BioJava:Tutorial:Blast2HTML

Tutorial

by Cambridge Antibody Technology

Introduction

This tutorial covers the use of the Blast-like parsing framework to generate HTML representations of the Blast-like XML.

Here are some examples of the type of output you can generate.

Prerequisites are:

  • an upto date copy of biojava
  • the programs in the demos directory

Running the demos

To generate for yourself the above example HTML files, change directory to the demos directory of biojava. The following commands will generate the HTML to standard out:

java eventbasedparsing.Blast2HTML nucleic files/ncbiblast/blastn.out
java eventbasedparsing.Blast2HTML protein files/ncbiblast/blastp.out

You can choose an output file (instead of redirecting standard out) by adding a third argument to the command:

java eventbasedparsing.Blast2HTML protein files/ncbiblast/blastp.out blastp.html

Customising the Output

The HTMLRenderer constructor takes several parameters which allow customisation of the HTML.

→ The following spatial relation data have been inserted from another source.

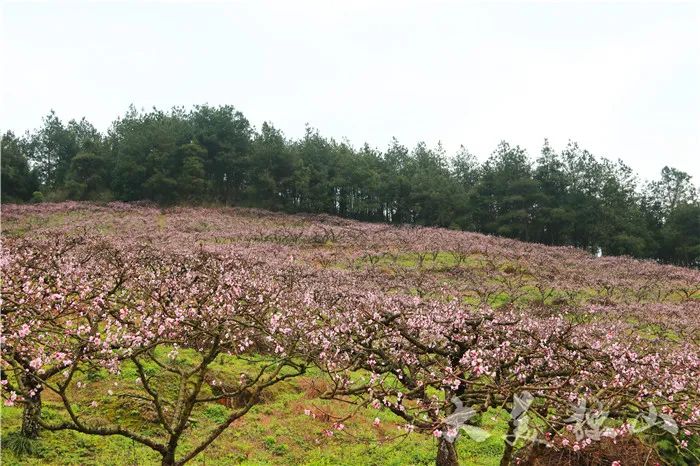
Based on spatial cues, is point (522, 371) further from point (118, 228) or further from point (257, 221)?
point (257, 221)

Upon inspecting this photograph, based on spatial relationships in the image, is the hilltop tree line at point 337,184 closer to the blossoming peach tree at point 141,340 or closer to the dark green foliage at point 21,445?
the blossoming peach tree at point 141,340

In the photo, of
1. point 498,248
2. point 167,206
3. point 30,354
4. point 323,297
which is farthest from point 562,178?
point 30,354

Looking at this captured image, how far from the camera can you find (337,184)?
2808 inches

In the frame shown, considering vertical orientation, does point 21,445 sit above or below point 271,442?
above

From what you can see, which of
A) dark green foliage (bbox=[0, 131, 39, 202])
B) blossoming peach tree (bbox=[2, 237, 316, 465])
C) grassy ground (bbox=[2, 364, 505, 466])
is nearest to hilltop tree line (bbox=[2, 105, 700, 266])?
dark green foliage (bbox=[0, 131, 39, 202])

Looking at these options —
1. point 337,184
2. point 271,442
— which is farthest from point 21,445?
point 337,184

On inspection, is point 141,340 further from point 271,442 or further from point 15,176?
point 15,176

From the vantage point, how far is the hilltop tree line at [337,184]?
213 feet

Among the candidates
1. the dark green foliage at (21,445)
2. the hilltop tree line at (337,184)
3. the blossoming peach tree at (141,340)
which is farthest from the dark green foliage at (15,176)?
the dark green foliage at (21,445)

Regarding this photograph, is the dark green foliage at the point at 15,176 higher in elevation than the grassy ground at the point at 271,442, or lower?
higher

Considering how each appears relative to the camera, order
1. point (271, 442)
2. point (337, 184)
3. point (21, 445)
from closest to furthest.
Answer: point (21, 445), point (271, 442), point (337, 184)

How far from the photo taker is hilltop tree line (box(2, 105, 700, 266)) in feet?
213

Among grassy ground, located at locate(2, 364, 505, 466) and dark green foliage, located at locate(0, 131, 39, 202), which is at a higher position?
dark green foliage, located at locate(0, 131, 39, 202)

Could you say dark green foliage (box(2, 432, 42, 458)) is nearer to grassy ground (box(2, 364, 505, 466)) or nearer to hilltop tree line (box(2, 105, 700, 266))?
grassy ground (box(2, 364, 505, 466))
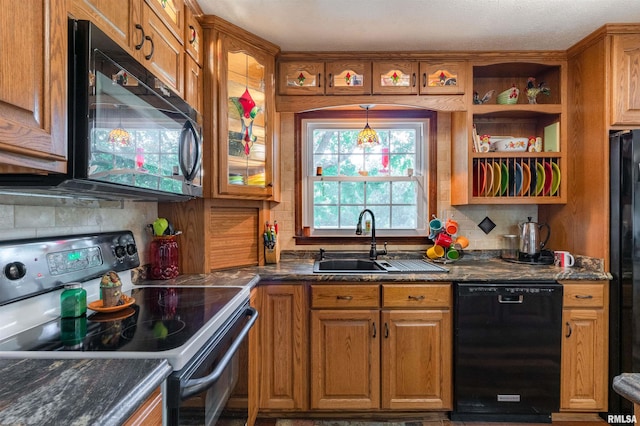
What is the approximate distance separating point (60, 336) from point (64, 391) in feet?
1.35

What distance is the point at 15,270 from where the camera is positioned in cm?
100

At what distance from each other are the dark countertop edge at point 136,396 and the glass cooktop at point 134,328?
0.10 meters

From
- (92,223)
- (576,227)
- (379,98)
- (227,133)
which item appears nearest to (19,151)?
(92,223)

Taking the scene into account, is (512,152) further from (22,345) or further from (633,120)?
(22,345)

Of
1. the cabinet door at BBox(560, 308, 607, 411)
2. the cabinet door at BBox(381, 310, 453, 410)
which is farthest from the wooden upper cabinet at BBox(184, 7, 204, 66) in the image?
the cabinet door at BBox(560, 308, 607, 411)

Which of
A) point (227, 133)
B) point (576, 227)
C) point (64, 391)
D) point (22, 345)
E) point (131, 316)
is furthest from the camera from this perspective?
point (576, 227)

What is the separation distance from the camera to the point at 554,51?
2.29 meters

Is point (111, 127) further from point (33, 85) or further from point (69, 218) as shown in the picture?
point (69, 218)

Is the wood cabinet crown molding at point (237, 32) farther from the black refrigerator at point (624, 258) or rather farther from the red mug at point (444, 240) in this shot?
the black refrigerator at point (624, 258)

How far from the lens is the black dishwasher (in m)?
1.91

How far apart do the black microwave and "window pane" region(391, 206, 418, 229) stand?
5.78ft

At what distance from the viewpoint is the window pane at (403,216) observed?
105 inches

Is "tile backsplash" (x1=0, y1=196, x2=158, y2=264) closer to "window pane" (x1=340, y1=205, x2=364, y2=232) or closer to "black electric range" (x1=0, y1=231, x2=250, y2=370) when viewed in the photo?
"black electric range" (x1=0, y1=231, x2=250, y2=370)

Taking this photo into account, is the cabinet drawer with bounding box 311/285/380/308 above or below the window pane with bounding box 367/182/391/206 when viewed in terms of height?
below
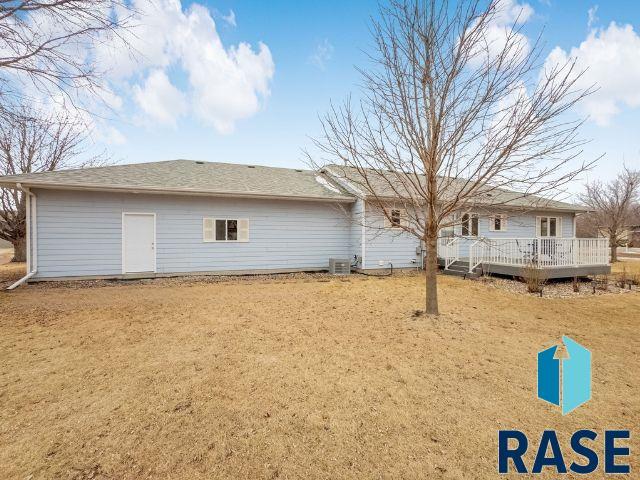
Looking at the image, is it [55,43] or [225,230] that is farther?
[225,230]

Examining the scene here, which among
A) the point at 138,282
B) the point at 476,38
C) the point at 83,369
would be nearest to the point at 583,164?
the point at 476,38

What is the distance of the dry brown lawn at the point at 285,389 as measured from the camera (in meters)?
2.23

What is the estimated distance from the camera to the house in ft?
31.2

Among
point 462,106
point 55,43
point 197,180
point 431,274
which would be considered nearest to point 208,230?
point 197,180

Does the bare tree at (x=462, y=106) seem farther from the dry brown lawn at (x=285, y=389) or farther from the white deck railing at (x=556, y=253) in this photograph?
the white deck railing at (x=556, y=253)

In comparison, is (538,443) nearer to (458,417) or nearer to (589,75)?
(458,417)

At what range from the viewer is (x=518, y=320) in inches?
238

  • Style sheet: You can change the definition of the styles in the style sheet.
  • Alignment width: The alignment width simply specifies the number of bases/residues per alignment block.
  • URLGeneratorFactory: Returns a List of DatabaseURLGenerators. These are used to convert database ID’s to URL’s and links. You can create your own. See NcbiDatabaseURLGenerator for an example.
  • AlignmentMarker: Delegates most of it’s operations to the ColourCommand and AlignmentStyler.
    • ColourCommand: Controls whether a pair of characters in the alignment are styled or not.
    • AlignmentStyler: Decides what style to apply to any given pair of characters.

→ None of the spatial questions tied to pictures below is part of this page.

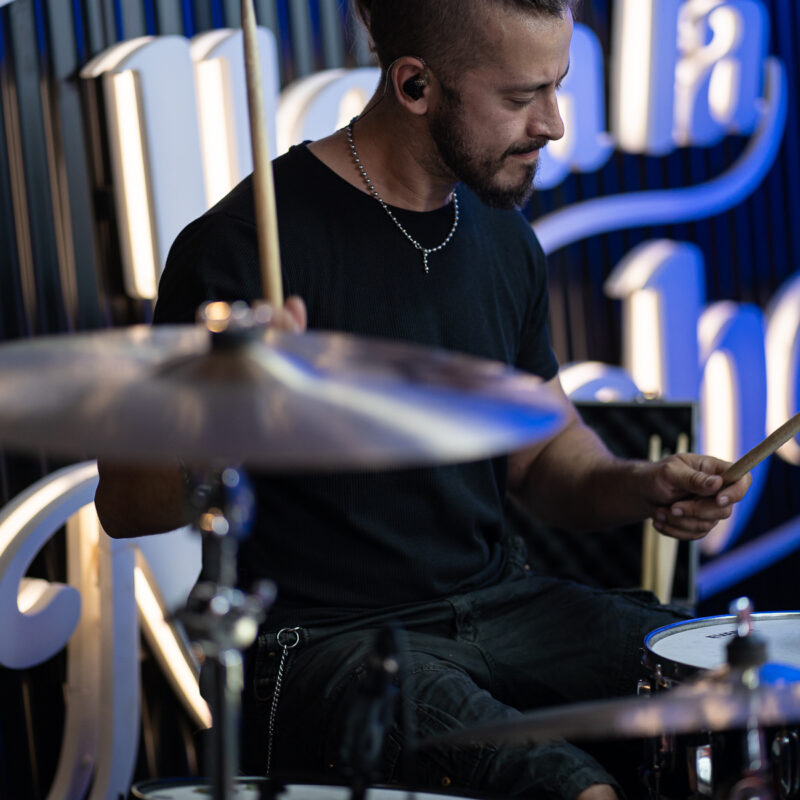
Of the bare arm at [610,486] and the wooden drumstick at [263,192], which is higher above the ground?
the wooden drumstick at [263,192]

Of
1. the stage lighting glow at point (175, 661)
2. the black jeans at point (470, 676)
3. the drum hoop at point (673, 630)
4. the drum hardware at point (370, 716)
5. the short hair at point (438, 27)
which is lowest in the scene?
the stage lighting glow at point (175, 661)

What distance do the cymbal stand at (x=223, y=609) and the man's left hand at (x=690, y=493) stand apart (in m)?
0.83

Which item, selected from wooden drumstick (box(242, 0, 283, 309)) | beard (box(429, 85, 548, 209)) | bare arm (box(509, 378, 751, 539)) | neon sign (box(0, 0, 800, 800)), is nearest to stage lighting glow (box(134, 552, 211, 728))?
neon sign (box(0, 0, 800, 800))

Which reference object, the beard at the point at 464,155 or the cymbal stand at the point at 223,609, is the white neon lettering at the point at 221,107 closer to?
the beard at the point at 464,155

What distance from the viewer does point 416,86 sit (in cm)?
168

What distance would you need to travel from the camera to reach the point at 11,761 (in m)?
2.01

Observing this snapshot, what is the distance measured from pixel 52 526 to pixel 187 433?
1180 mm

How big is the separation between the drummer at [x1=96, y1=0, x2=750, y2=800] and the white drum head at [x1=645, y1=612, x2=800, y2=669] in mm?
168

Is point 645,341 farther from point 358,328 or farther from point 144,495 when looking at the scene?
point 144,495

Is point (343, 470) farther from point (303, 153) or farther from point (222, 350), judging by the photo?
point (222, 350)

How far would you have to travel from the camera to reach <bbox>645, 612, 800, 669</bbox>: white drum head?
1.30m

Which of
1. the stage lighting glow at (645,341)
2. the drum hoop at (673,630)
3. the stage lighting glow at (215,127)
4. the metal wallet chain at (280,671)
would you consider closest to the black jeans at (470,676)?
the metal wallet chain at (280,671)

E.g. To markup mismatches in red you would have a ColourCommand that decides only mismatches are coloured, and then an AlignmentStyler that colours any characters passed to it as red.

There are a couple of implementations of AlignmentStyler: SimpleAlignmentStyler and BlastMatrixAlignmentStyler - see the Javadocs for details.

Of course you can also use custom handlers to only pass on a subset of the output.